Upcoming revaluations important topic of discussion in property tax circles

September 18, 2007 - Connecticut

Gregory Servodidio

Fall is an important time for commercial property taxpayers in Connecticut. For those that own commercial real estate in municipalities slated to undergo revaluation, October 1 represents the beginning of a process that can stretch into next January and beyond. This year, a number of the state's cities will be undergoing revaluation including Danbury, Middletown, New Britain and Waterbury. In addition, a number of suburban communities with significant commercial development will also be revaluing including East Windsor, Farmington, Glastonbury, Southbury and South Windsor.
The interplay between market trends in commercial real estate and those in residential real estate over the past few years has been an important topic of discussion and legislation in property tax circles. Over that time, residential real estate values have generally increased at a more rapid rate than have commercial real estate values in Connecticut. When it comes time for a municipality to update its grand list by means of a revaluation, this disparate growth creates a "value shift" from the commercial sector to the residential sector. The result is that residential property owners see their assessments and taxes increasing more rapidly than commercial property owners. This situation creates a level of taxpayer dissatisfaction which is then directed at state and local leaders.
In response to this dissatisfaction, there have been several significant changes in property tax law and practice over the last few years. One such change was to increase Connecticut's state-wide revaluation cycle from four to five years. A second change was to permit certain municipalities to delay their revaluations by up to three years. The situation also prompted the Connecticut General Assembly to pass special legislation which allows the City of Hartford to use differential assessment rates to cap annual increases in residential property taxes. Finally, the value shift concern prompted a number of municipalities to phase in their revaluations over two or more years. These state and local actions have created a situation where commercial property owners are often bearing a larger share of the property tax burden than the fair market values of their properties would indicate.
This set of challenges for commercial property owners appears to be in the process of being replaced by a new set of both challenges and opportunities created by the current well-documented turbulence in the capital and real estate markets. Residential properties may now be losing value more rapidly than commercial properties. Thus, the value shift described may be in the process of reversing itself. This in turn would reduce the pressure on governmental leaders to delay or phase in revaluations. In my view, that would be a positive development because it would increase the transparency and predictability of our property tax system.
The challenge for commercial property owners will be to ensure through the revaluation process that any possible value shift from the residential sector is not overstated. To the extent that there is evidence that the market for commercial property is also softening, it is imperative that commercial property owners bring this information to the attention of assessors and their revaluation companies. Such evidence would include decreases in rents obtained, increased concessions to lure tenants, increasing vacancy and increasing capitalization rates.
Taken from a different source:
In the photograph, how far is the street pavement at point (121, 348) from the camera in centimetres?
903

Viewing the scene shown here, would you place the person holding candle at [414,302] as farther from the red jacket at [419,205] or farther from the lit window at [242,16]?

This is particularly important when considering that assessors and revaluation companies will be formulating assessments based on market data that will frequently predate the current market turbulence.
As always, the best time to bring this information forward in the revaluation process is when property owners are invited to schedule informal hearings with assessors or their revaluation companies after receiving notices of their preliminary values. These notices will start arriving as early as next month and may continue into early next year. The majority of informal hearings will occur in November and December of this year. Gathering this data and presenting it at the informal hearings will allow commercial property owners to meet the challenges and take advantage of the opportunities being presented by current market conditions.
Gregory Servodidio is a partner in Pullman & Comley, Inc.'s property valuation practice, Bridgeport, Conn.